Para haver alguma possibilidade de mudança na realidade é preciso fortalecer todas as formas de luta contra a ocupação israelense e apoiar o direito legítimo à resistência do povo palestino contra as forças israelenses e fortalecer a unidade dos trabalhadores articulados ao movimento antissionista que existe em Israel.
O Partido Comunista de Israel, o Centro de Informação Alternativa, o Movimento Filhos da Terra são organizações que contam com a participação de israelenses contrários à ocupação e a favor de um Estado palestino. Será preciso lutar, ao mesmo tempo, pela construção deste Estado multiétnico abrindo condições mais favoráveis a isso e também superando politicamente a OLP e a ANP favoráveis a organização de dois Estados, como definido pela ONU em 1947.
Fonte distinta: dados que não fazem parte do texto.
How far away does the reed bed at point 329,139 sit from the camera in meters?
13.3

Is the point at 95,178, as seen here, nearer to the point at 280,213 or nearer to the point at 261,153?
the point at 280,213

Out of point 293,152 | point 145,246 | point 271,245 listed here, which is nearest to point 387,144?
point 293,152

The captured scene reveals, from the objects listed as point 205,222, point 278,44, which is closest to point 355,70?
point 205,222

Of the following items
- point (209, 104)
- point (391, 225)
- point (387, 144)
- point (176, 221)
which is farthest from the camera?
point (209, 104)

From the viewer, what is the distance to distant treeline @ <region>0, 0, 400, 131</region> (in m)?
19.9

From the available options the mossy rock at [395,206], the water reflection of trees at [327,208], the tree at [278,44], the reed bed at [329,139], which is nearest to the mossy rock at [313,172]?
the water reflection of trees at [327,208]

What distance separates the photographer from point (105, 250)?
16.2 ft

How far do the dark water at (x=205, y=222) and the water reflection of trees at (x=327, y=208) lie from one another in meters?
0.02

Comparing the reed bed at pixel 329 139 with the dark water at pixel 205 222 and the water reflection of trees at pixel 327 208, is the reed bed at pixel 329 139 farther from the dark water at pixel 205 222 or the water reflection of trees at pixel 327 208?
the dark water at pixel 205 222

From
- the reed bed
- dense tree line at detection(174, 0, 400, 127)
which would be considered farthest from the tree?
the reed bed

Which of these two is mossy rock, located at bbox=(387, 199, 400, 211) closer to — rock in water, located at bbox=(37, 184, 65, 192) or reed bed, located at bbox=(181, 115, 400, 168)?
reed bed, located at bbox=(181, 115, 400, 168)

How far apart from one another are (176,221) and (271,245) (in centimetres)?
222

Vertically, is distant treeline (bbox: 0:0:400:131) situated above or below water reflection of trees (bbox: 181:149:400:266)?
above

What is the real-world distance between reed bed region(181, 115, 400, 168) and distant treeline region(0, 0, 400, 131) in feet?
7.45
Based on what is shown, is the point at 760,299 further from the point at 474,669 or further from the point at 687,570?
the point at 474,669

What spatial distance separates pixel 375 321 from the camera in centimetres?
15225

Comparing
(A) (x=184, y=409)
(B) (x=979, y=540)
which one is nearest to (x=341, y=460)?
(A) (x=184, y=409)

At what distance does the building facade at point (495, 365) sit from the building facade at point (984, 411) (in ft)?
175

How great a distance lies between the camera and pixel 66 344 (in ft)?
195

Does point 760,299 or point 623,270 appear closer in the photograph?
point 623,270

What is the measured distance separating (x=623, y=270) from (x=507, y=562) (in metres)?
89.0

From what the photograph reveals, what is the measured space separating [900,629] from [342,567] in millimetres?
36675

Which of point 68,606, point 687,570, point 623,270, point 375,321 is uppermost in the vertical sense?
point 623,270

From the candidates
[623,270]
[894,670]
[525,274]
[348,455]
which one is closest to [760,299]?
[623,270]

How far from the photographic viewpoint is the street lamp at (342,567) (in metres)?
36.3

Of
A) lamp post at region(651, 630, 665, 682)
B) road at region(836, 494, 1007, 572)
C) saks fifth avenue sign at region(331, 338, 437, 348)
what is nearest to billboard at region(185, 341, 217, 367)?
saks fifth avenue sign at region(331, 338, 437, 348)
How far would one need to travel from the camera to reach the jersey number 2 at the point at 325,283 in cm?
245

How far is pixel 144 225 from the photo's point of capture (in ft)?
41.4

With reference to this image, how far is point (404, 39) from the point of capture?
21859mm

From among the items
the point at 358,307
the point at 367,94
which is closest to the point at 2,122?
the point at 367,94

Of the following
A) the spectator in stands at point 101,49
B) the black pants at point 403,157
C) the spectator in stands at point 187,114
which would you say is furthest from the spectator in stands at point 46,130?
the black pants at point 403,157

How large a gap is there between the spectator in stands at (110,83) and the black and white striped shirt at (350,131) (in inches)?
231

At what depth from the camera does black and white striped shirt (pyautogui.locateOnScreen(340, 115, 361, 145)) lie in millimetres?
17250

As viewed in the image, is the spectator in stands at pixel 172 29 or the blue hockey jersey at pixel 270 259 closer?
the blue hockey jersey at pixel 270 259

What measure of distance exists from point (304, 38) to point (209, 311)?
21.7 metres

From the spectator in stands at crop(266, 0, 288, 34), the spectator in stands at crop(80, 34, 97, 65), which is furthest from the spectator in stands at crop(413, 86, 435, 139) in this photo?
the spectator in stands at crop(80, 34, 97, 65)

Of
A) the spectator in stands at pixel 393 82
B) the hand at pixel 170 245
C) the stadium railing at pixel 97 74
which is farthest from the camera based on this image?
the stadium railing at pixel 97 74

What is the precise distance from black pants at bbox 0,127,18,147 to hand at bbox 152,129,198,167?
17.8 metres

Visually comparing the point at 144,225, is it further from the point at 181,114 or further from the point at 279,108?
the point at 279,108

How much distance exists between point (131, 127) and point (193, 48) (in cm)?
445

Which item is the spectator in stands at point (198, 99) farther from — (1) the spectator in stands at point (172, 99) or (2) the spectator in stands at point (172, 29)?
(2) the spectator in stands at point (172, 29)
O Hamas surgiu nos anos 1980 como uma organização de orientação islâmica (sunita) e atualmente possui atuação na Faixa de Gaza. Assim, apresenta um serviço social, que procura dar apoio a palestinos em necessidade, e um braço político, que governa a Faixa de Gaza e tem forte presença legislativa. Também possui um braço armado, o qual realiza ações militares contra Israel. Os países imperialistas consideram tal organização como “terrorista”.
Organização para a Libertação da Palestina (OLP) é uma organização política formada em 1964 com o objetivo de lutar pela independência da Palestina que teve um papel centralizador dos vários movimentos de resistência clandestinos utilizando tanto da luta armada e de massas (organizou a Intifada, por exemplo) como da diplomática. Já a Autoridade Nacional Palestina (ANP) surgiu em 1993. A partir dali a ANP constituiria um poder independente que representaria a identidade nacional palestina. Instalada em Gaza e Jericó, depois de ter sido determinada a autonomia destes territórios em relação a Israel pelo Acordo do Cairo, a ANP não tem autonomia plena nos territórios e sofre o cerco constante do sionismo.